Typically, in a standard reloading of a page in a DirectEvent/Method, User Controls that are statically bound in the presentation layer or are explicitly dynamically added in the Page_Load lifecycle may not need to be bound because the DirectEvent/Method being called does not require the heavier binding cost of all controls to complete its purpose/function. Typically one tests X.IsAjaxRequest and skips around the binding. That is, it's not always necessary to do all the binding of all controls every time a DirectEvent/Method is fired so it makes sense to
However, I had cases where the DirectEvent/Method was responsible for rendering a totally new UserControl and that was triggering it's Page_Load. In that case, while in the DirectEvent/Method, you actually want the binding of the control to happen before it's rendering because its created during the DE/M. If the developer does the typical test of X.IsAjaxRequest, it will incidentally skip the binding which is not correct. That's why I created DirectRendering and IsAjaxRequestNotRendering properties so that instead in Page_Load I could test
This property returns true only if DirectRendering==false and X.IsAjaxRequest==true so that the User Control can bind the control even though it is inside the DirectEvent/Method, just like it was an original render (GET). [in other words, bind if !X.IsAjaxRequest or (X.IsAjaxRequest and DirectRendering)].
Vladimir said my implementation wouldn't work in parallel mode. I never got the clarification of the scenario why. I suspect it has to do with async modes now popular with latest versions of MS MVC and WebForm Asynch Pages which might make sense as I use Context.Items which may change by the time it actually returns.
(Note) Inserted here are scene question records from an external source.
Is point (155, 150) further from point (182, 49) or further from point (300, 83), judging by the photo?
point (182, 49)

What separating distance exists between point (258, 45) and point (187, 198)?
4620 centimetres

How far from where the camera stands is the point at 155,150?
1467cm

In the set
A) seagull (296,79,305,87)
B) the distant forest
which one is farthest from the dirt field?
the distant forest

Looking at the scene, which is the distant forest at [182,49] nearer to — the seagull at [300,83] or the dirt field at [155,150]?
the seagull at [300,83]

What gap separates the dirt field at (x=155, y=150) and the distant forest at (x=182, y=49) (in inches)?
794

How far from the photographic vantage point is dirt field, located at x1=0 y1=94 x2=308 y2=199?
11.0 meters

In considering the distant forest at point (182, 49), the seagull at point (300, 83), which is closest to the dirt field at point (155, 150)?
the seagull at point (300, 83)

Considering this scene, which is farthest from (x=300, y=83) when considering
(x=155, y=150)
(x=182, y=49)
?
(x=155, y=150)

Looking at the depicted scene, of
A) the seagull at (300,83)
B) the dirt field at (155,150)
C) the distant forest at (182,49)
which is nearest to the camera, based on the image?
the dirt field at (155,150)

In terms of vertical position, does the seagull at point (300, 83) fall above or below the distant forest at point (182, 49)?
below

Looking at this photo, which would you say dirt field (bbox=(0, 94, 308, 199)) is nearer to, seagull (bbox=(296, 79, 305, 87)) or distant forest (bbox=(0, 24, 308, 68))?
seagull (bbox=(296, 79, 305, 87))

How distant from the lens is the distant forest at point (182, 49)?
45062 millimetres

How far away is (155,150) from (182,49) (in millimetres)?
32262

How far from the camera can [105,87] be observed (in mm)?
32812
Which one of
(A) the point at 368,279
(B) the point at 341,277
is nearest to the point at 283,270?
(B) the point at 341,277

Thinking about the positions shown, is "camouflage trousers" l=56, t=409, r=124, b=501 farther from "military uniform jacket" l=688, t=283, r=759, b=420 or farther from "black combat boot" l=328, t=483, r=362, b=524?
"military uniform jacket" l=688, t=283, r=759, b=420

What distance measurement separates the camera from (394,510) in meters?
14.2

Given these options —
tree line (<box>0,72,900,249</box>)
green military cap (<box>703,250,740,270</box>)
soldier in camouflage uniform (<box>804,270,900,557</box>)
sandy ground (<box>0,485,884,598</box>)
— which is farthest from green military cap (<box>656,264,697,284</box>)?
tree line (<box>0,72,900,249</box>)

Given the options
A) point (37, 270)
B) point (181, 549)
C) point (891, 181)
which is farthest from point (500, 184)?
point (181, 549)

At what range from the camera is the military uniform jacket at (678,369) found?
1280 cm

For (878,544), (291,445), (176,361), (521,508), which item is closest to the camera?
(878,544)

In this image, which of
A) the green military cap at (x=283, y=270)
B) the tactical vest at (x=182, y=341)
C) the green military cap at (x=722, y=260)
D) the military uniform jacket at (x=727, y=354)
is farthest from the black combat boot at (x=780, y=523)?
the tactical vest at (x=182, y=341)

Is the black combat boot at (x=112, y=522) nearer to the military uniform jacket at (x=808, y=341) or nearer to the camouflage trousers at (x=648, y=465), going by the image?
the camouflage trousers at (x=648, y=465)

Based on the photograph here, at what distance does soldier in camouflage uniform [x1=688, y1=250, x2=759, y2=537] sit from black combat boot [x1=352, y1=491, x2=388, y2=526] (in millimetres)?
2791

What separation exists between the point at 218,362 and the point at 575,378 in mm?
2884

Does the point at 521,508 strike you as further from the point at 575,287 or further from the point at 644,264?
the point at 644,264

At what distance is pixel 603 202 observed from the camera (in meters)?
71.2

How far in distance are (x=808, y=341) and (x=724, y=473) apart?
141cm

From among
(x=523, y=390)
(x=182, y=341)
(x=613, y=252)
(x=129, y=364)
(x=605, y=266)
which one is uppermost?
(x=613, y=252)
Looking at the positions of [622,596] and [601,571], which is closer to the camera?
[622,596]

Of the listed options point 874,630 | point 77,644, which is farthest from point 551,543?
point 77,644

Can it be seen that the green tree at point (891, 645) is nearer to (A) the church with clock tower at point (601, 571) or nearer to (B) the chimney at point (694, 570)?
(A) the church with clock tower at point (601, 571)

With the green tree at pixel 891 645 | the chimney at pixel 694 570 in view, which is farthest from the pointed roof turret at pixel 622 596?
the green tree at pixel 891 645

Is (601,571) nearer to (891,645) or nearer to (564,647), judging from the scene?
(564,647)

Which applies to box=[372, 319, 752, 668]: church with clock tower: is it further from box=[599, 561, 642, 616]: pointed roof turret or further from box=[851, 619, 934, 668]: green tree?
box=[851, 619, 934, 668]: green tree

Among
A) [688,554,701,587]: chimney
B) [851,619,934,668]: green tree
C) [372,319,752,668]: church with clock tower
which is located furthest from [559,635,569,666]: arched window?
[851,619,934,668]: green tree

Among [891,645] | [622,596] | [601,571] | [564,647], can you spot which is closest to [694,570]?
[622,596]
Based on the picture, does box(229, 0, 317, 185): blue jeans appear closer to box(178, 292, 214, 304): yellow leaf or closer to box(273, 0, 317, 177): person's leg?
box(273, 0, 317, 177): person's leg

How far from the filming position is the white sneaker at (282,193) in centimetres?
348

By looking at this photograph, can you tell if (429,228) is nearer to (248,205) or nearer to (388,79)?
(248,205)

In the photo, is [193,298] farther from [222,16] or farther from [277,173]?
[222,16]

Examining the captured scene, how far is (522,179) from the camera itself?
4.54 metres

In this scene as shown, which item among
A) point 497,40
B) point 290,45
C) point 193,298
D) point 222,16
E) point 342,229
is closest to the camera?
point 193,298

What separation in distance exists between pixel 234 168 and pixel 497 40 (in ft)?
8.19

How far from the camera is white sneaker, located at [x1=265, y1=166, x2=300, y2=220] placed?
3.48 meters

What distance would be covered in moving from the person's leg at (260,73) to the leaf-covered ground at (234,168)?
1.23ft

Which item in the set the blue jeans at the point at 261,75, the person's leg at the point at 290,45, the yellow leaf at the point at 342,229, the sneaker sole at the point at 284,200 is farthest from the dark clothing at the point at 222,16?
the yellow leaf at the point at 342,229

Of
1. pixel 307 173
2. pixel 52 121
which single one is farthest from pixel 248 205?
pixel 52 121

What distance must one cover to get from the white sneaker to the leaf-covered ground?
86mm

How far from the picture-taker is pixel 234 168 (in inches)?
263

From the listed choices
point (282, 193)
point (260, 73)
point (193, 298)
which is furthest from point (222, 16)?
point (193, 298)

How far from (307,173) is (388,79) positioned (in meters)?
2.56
I'm not sure that's actually true though without looking more closely the page life-cycle between the 1st pass and the 2nd reenter. I'm pretty sure that the Page_Load events called after the original DirectEvent/Method are within the same thread though.
Anyway, so to answer your question, close it if I'm right about that last claim. Keep it open if Vladimir has more to add.
But since 3.0 is now on the docket, it's really time for you guys to look at the 3rd mode I've raised as an issue and look at it as a design concern. There are really 3 modes - 1. Original Load/Refresh (GET), 2. DirectEvent/Method (POST), and 3. DirectEvent/Method (POST) but now while rendering a new User Control that will call its Page_Load (which btw may have its own user controls it's rendering too).
And in most cases, the developer needs to ask/test one thing. Do I bind or exit in Page_Load? In the 1st case yes, 2nd case no, and 3rd case yes. It might even be that the developer may need to know which of the 3 modes it's actually in.